Another time, he issued a policy paper on crime advocating "determinate sentences," then told a reporter that he had never heard that phrase used before and didn't know what it meant.

While Bush was stumbling, a series of public and private polls showed Weicker significantly stronger than Bush in a match up with Rep. Toby Moffett, the Democratic senatorial nominee. The polls show Weicker-Moffett about even, while Bush trails Moffett by 12 points or more.

In part because of those polls, a series of top GOP state officials, including party chairman Ralph Capecelatro, switched from neutral or pro-Bush positions to endorse Weicker in the past two weeks, finding pragmatic reasons to ignore Weicker's past blasts at their political skills and principles.

This morning, Weicker--the old insurgent--presided benignly at state GOP headquarters as Capecelatro and two aspirants for the gubernatorial endorsement announced a "unity slate" of convention officers. Bush--the establishment man--was not even invited.

"If you'd said a few weeks ago you would find this assemblage in this office," Capecelatro remarked, "somebody would have asked what you are smoking."

Bush, a self-proclaimed moderate, finds himself in the odd position of having his strongest support from right-wing elements, including the Connecticut offshoot of the National Conservative Political Action Committee, headed by Peg Dolan, the mother of NCPAC Chairman Terry Dolan. The group is running anti-Weicker television ads.

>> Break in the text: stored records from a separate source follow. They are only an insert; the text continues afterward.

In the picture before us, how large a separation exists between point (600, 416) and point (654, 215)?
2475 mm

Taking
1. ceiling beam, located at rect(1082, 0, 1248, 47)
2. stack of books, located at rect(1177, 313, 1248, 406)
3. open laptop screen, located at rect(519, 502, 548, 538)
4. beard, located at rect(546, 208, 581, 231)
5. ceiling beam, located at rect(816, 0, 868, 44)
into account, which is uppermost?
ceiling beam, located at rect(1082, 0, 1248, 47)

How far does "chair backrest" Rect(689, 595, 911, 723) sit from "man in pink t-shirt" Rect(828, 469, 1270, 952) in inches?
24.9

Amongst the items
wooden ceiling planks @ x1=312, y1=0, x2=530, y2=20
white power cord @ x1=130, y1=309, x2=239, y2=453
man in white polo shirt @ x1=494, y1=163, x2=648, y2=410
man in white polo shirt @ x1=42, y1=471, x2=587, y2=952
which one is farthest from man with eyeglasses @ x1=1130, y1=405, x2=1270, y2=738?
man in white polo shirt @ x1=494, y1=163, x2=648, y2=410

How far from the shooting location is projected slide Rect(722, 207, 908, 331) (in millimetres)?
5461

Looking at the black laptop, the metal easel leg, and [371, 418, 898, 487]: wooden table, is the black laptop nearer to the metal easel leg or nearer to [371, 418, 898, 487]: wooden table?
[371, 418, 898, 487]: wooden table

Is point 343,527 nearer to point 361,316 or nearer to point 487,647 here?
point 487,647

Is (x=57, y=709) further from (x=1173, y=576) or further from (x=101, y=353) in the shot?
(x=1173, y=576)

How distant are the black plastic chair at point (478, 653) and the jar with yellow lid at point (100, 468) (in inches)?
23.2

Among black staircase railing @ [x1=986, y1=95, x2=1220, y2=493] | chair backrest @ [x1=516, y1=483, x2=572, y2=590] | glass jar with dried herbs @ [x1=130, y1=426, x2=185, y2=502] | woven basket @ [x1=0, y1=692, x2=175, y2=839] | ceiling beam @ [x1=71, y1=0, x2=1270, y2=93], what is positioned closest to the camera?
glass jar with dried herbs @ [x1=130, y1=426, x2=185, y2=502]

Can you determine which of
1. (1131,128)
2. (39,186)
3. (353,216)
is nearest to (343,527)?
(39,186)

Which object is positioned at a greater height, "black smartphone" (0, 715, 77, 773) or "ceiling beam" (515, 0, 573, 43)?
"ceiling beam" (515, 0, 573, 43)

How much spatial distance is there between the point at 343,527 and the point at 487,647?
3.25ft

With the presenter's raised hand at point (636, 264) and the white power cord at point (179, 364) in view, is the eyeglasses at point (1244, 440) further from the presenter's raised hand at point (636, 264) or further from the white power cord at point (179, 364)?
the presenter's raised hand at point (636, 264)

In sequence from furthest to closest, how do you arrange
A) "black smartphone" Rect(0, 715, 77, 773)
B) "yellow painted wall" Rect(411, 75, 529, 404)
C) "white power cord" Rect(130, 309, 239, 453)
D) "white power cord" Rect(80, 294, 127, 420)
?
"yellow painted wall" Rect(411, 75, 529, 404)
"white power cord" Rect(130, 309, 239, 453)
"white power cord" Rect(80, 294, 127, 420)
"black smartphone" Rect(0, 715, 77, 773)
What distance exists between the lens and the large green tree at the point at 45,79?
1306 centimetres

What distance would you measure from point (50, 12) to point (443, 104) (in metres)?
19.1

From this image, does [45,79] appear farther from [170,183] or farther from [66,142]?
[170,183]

But Bush also has cheerleaders in Washington. Lyn Nofziger, former press secretary and political aide to Reagan, said this spring that Bush had "the silent support" of everyone in the White House.

Frederick K. Biebel, deputy chairman of the Republican National Committee and a former state GOP chairman, gave Bush an endorsement to offset Capecelatro's surprise move to Weicker last weekend.

But Weicker has enlisted Senate Majority Leader Howard H. Baker Jr. (R-Tenn.) and a number of conservative senators--including his tennis partner, Paul Laxalt (R-Nev.)--for public endorsements. A Baker aide said yesterday they would try to get the White House to "call off" Bush from forcing a primary if Weicker wins the expected endorsement Saturday.

The Bush camp immediately got a hands-off statement from Edward Rollins, the White House political director, and Prescott Bush said this morning, "I would not drop out, even if they asked me."

George Bush is publicly uninvolved in his brother's race, but the delegates were invited to a reception tonight honoring "Prescott and George Bush," the latter being the son of the vice president and a Midland, Tex., oil man.

The mother, two brothers and sister of the vice president were also present, in case anyone was in doubt where family loyalties lie in the latest round of Greenwich's famous feud.